Stack Explorer

Inspiration

Both Daman and Sheeza are Software Developers who often find it difficult to decide on a new technology stack when starting a new project. Like many other hackers out there, they also wonder:

What language has gained the most popularity over the years?
What is the most commonly used programming language?
What type of questions were asked on stack overflow ?
What is the most widely used operating system ?

Rather than following random opinions posted online, they want to rely on fact based findings to choose a tech stack instead of following random online opinions. Therefore, they have come up witha solution called, Stack Explorer!

What it does

The Stack Explorer is a Jupyter-Lab notebook where we analyzed more than 3 million stackoverflow questions to understand latest trends in programming languages. We are happy to share our findings with everyone.

How we built it

As part of this project, we analyzed a stack overflow data set provided by Kaggle, and then broke the project down into the following steps:

Data Collection
Data Cleaning
Data Analysis
Result Interpretation

Challenges we ran into

It was a challenging project for us. The following can be highlighted:

We analyzed vast amounts of data (6 GB), so running analytics on such a large amount of data took longer than usual.
Decide what questions should be addressed during the data analysis phase.
Eliminating duplicate data from the dataset.

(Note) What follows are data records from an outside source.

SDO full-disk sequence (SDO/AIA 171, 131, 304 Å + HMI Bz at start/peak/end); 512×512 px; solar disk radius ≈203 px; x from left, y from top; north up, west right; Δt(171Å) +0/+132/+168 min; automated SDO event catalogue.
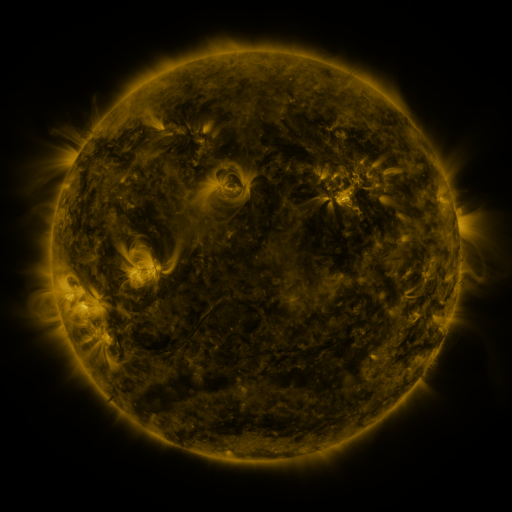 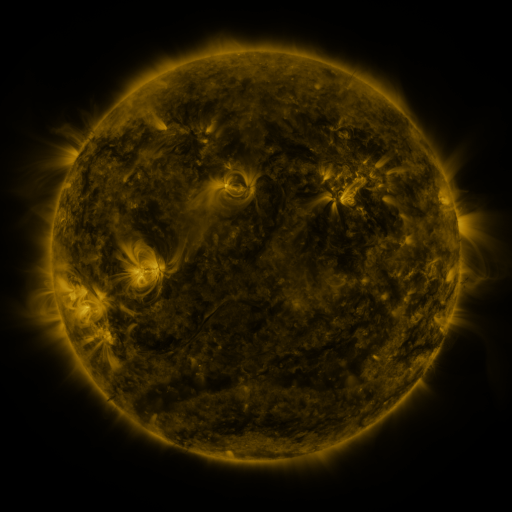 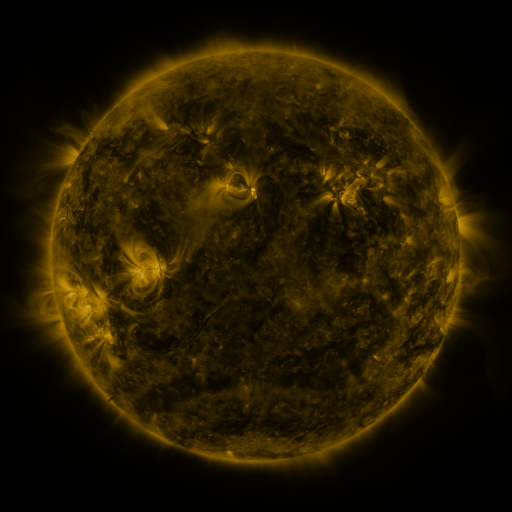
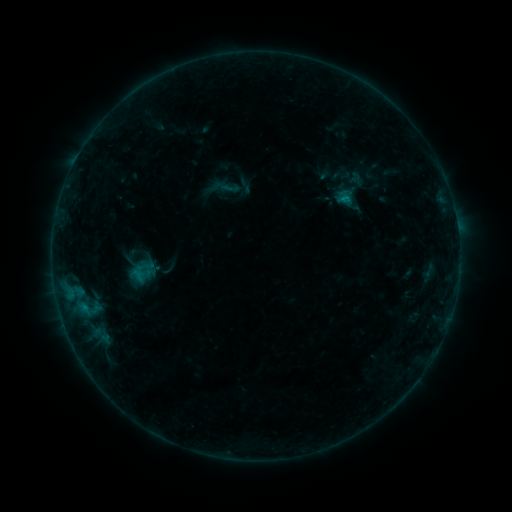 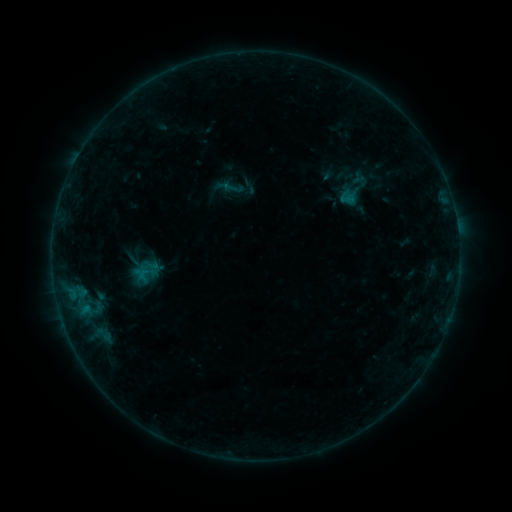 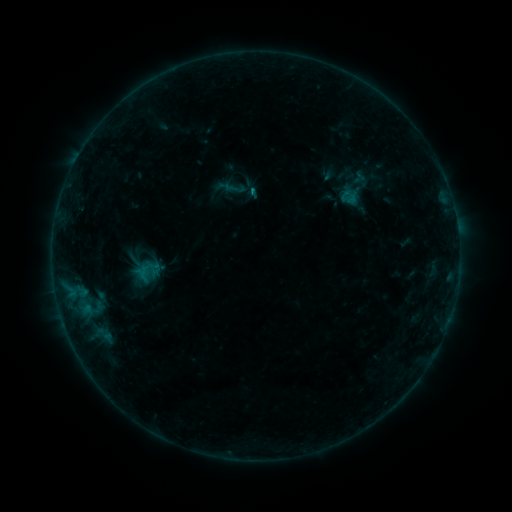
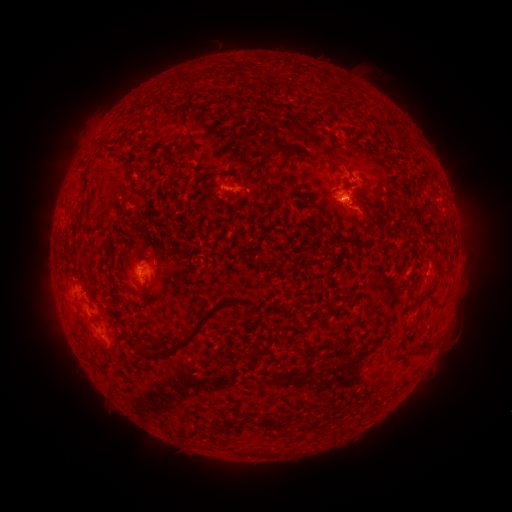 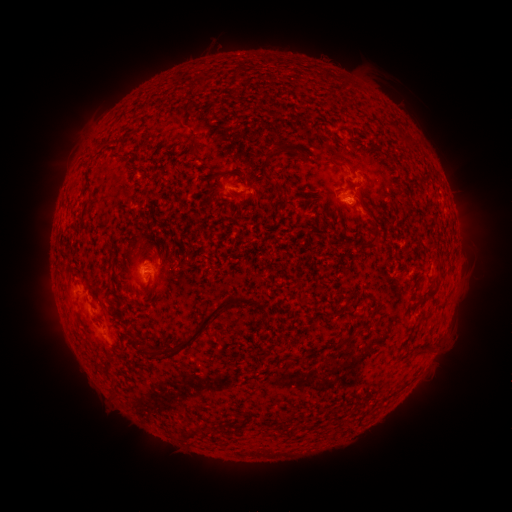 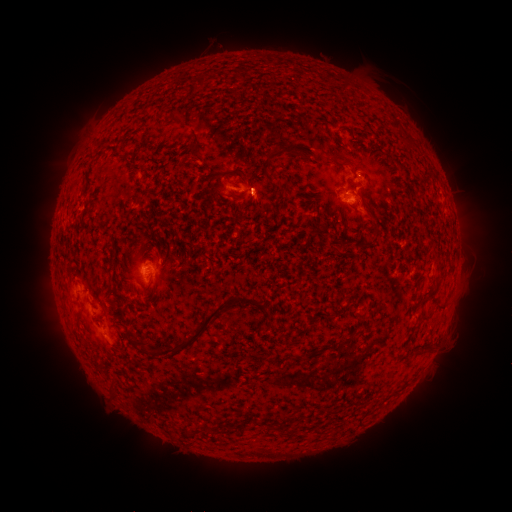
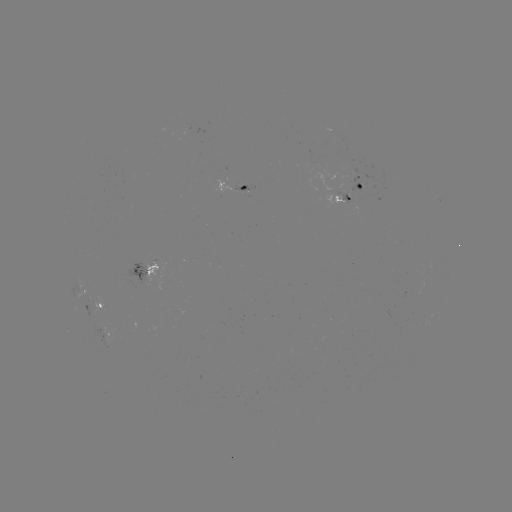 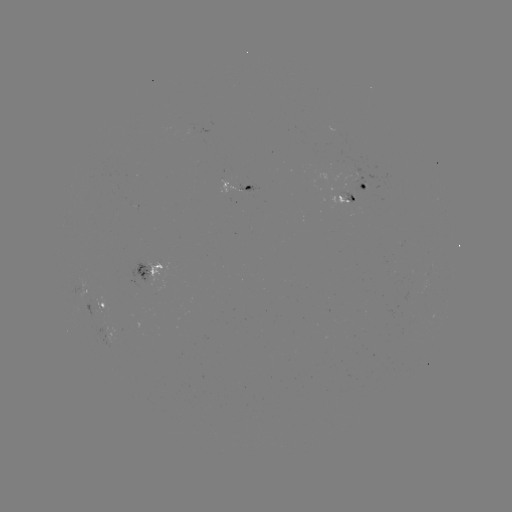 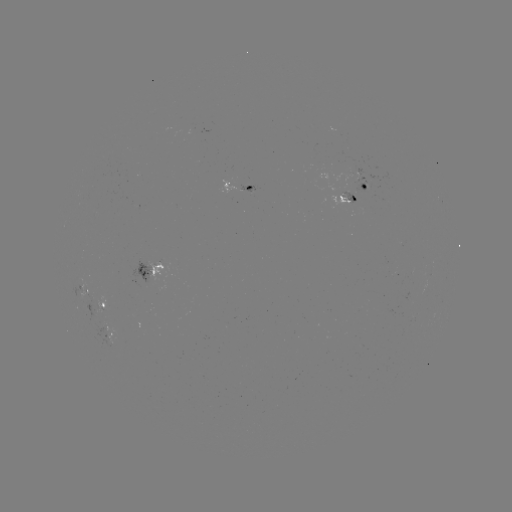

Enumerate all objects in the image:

Accomplishments that we're proud of

Everything we did was an accomplishment, we made possible the functionality we imagined at the start of the project, in other words, our project rocks! 🎸

What we learned

Our personal learnings are the following:

Daman:
- Python libraries, such as Matplotlib, Numpy, Pandas, Scatterplot.
- using jupyterLab Notebook and its git extension.
- using Github project board.
Sheeza:
- JupyterLab, and JupyterLab-Git
- Python Libraries
- How to ask real world applicable questions given a raw data set
- How to debug (a lot)!

What's next for Stack Explorer

Do a Machine Learning model that can answer questions such as based on current popularity and growth rate, what language will become the most popular in 2025? or, could automatically classify stackoverflow questions using Natural Language Processing.

Built With

python

How to run the app locally

Installation Requirements:

Python >= 3.8
npm >= 12.0
Pip3 >= 20
Jupyter Lab >= 3.4.7

To run our Jupyter Lab Notebook, follow these steps:

Install Python 3
Create a virtual environment
Activate the virtual environment
Install Jupyter Lab: pip install jupyterlab
Install Jupyter Lab-Git
Generate a GitHub Personal Access Token
Run Jupyter Lab: jupyter lab
Open the hosting url on your browser. The host link can be found on your terminal/command line after completing step 7.
Download all import dependencies using: pip install <package-name>
Download the "Train.csv" file to your local project directory. Note this single file is too large (2.35GB) to store on a GitHub repo.
You should see a Jupyter Lab Notebook on the hosting link, as well as the git extension on the left hand panel of the web application. You can now use the git extension to commit changes on our notebook using its User-Interface, as opposed to the terminal/command line.